Genome-wide analysis of 5-hydroxymethylcytosine signals in early cancer detection through direct analysis of cell-free DNA - 11th International Symposium on Circulating Nucleic Acids in Plasma and Serum (CNAPS)

Anna Bergamaschi ¹ Chin-Jen Ku ² Yuhong Ning ² Francois Collin ² Chris Ellison ¹ Tierney Phillips ¹ Erin McCarthy ¹ Wendy Wang ¹ Michael Antoine ¹ Aaron Scott ² Paul Lloyd ² Gulfem Guler ² Alan Ashworth ³ Stephen Quake ⁴ Samuel Levy ¹

¹Research, Bluestar Genomics, San Diego, CA, USA
²Research, Bluestar Genomics, San Francisco, CA, USA
³Helen Diller Family Comprehensive Cancer Center, UCSF, San Francisco, CA, USA
⁴Departments of Bioengineering and Applied Physics, Stanford University, Palo Alto, CA, USA

Strategies which interrogate dynamic and temporal genome-wide signals in a liquid biopsy context may address precision medicine’s needs to improve cancer care. Methylation and hydroxymethylation of cytosines enable the epigenomic regulation of gene suppression and activation. 5-hydroxymethyl-cytosine (5hmC) is globally decreased in tumor tissue and changes upon tumorigenesis and has been employed as a cancer biomarker.
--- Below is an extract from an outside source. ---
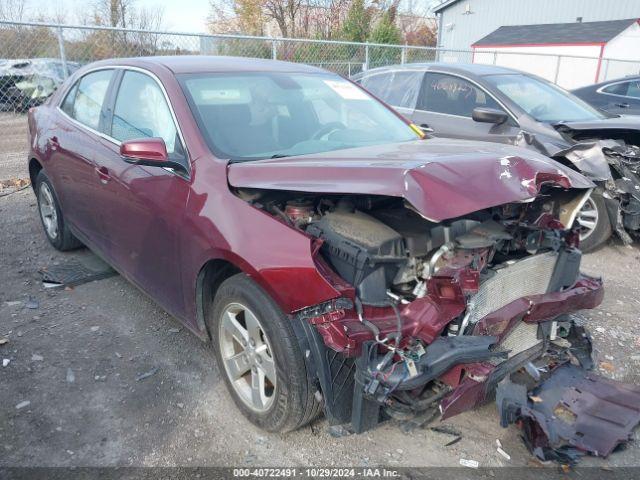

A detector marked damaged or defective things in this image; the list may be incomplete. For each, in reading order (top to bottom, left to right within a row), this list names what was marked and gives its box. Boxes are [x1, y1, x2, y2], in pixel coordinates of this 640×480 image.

We sought to identify genome-wide 5hmC changes in plasma based cfDNA from cancer patients representing multiple disease types, stages and clinical characteristics in comparison with non-cancer patients. cfDNA was isolated from plasma, enriched for the 5hmC fraction using chemical labelling, sequenced, and aligned to the genome to determine 5hmC counts per genomic feature. Logistic regression methods were applied to classify cancer and control samples with measurably high performance. Predictive performance was established using 5-fold cross-validation coupled with out-of-fold area under the ROC curve (AUROC). 270 controls and 190 cancers across three disease types (breast, colorectal, and lung) were included, where more than 60% of patients had early stage disease (I or II). Predictive performance was established for breast, lung and colorectal cancer to be (AUROC) 0.89 (CI 0.72-0.92), 0.81 (CI 0.73-0.84) and 0.78 (CI 0.66-0.83), respectively. The genes defining each of these predictive models were enriched for pathways relevant to disease specific etiology. The breast cancer cohort consisted primarily of stage I and II patients, including tumors < 2cm that exhibited a high cancer probability score. Further, a logistic regression to enable the prediction of control or cancer of origin was able to classify any one sample with an AUROC = 0.7-0.8. Misclassification of samples was primarily in the control group. These findings suggest that 5hmC changes in cfDNA enable classification of early stages of breast, colorectal and lung cancer. Further 5hmC data coupled with machine learning provides powerful classification schemes for pan-cancer detection.